Malaysia has started banning access to LGBTI content online. Pixabay | Public Domain
In a first for the country, Malaysia’s censors have begun blocking access to websites about HIV and LGBTI information.
The Sinar Project, a Malaysian media watchdog first noticed the restricted access to Utopia-Asia.com in early May. But people had begun noting they could not access the website in Malaysia from April.
Utopia-Asia.com is a Bangkok based HIV and LGBTI travel information hub. It’s the longest running website of its kind in the region.
‘I’m currently at Kuala Lumpur International Airport and can’t access Utopia-Asia.com with either airport Wi-Fi or Starbucks Wi-Fi. Come on Starbucks, why are you blocking the LGBT community? Oddly, gay dating apps with much raunchier content are let through! Feeling angry.’ wrote one Facebook user on Utopia’s social media page.
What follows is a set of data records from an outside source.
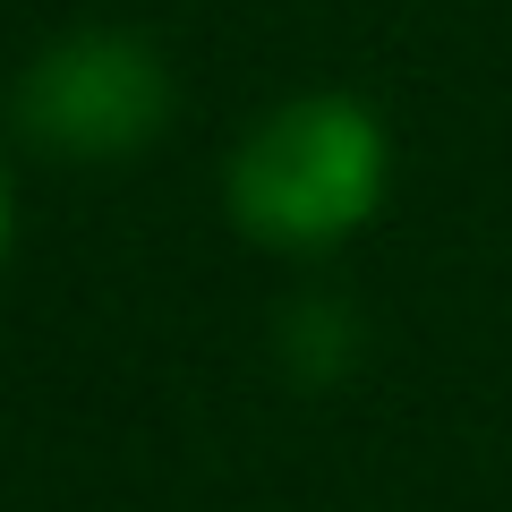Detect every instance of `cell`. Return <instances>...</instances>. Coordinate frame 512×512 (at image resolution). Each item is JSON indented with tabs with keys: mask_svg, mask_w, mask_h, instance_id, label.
<instances>
[{
	"mask_svg": "<svg viewBox=\"0 0 512 512\" xmlns=\"http://www.w3.org/2000/svg\"><path fill=\"white\" fill-rule=\"evenodd\" d=\"M384 188H393L384 111L342 86H308L239 128L222 163V214L265 256H333L384 214Z\"/></svg>",
	"mask_w": 512,
	"mask_h": 512,
	"instance_id": "cell-1",
	"label": "cell"
},
{
	"mask_svg": "<svg viewBox=\"0 0 512 512\" xmlns=\"http://www.w3.org/2000/svg\"><path fill=\"white\" fill-rule=\"evenodd\" d=\"M171 111H180L171 52L137 26H69V35L35 43L26 69L9 77L18 137L52 163H86V171L163 146Z\"/></svg>",
	"mask_w": 512,
	"mask_h": 512,
	"instance_id": "cell-2",
	"label": "cell"
},
{
	"mask_svg": "<svg viewBox=\"0 0 512 512\" xmlns=\"http://www.w3.org/2000/svg\"><path fill=\"white\" fill-rule=\"evenodd\" d=\"M359 350H367V325H359V308H350L342 291L282 299V316H274V367L299 384V393H333V384L359 367Z\"/></svg>",
	"mask_w": 512,
	"mask_h": 512,
	"instance_id": "cell-3",
	"label": "cell"
},
{
	"mask_svg": "<svg viewBox=\"0 0 512 512\" xmlns=\"http://www.w3.org/2000/svg\"><path fill=\"white\" fill-rule=\"evenodd\" d=\"M9 248H18V197H9V171H0V265H9Z\"/></svg>",
	"mask_w": 512,
	"mask_h": 512,
	"instance_id": "cell-4",
	"label": "cell"
}]
</instances>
Researchers found Internet Service Provider TMNet rerouted Utopia Asia’s domain name and displayed a fake messaged that the website no longer existed.
‘Is your website down? I cannot access Utopia-Asia.com in Malaysia any longer,’ wrote a Facebook user.
‘My browser displays a ‘server error 404 – file or directory not found’ message.
It is illegal to be homosexual or transgender in Malaysia and while the country has banned the positive portrayal of LGBTI people in TV or film, this is the first example of restricting content online.
Why Utopia is important
Founded 24 years ago, Utopia Asia has been a critical resource for people in the region who often can’t access sexual health information anywhere else.
‘It’s telling that Malaysia, rather than banning hardcore sex sites, decided to bully an LGBT community page recommended over the years by TIME Magazine, The New York Times, and Lonely Planet,’ Utopia Asia founder John Goss told PR Web.
‘This move is especially egregious, because Utopia – a free, non-pornographic public resource – is designed to help improve people’s lives.
‘Malaysia should worry about the corrosion of human rights and rising religious intolerance, rather than which healthcare providers, hotels or restaurants welcome gays. Otherwise they will be implicated in the growing humanitarian crisis in their own back yard and that’s going to dent their tourism dollars.’
Will things change under Mahatir Mohamad?
Malaysians went to the polls on 9 May and handed a surprising victory to 92-year-old Mahatir Mohamad.
It is not clear whether LGBTI people will fare better under Mohamad. But it is not likely give his track record of comments on gay people.
After his political rival Anwar Ibrahim was convicted of sodomy, Mohamad said Malaysia would not be safe with a gay man in charge.
‘Imagine a gay PM… Nobody will be safe,’ he said at a conference in 2005.
Mohamad was clear where he stood on the incarceration of gay people.
‘I’m a Muslim, we don’t accept that,’ he told The Guardian last week.
‘You can be a liberal and accept same-sex marriage and all that, but that’s your business. We are very orthodox people.’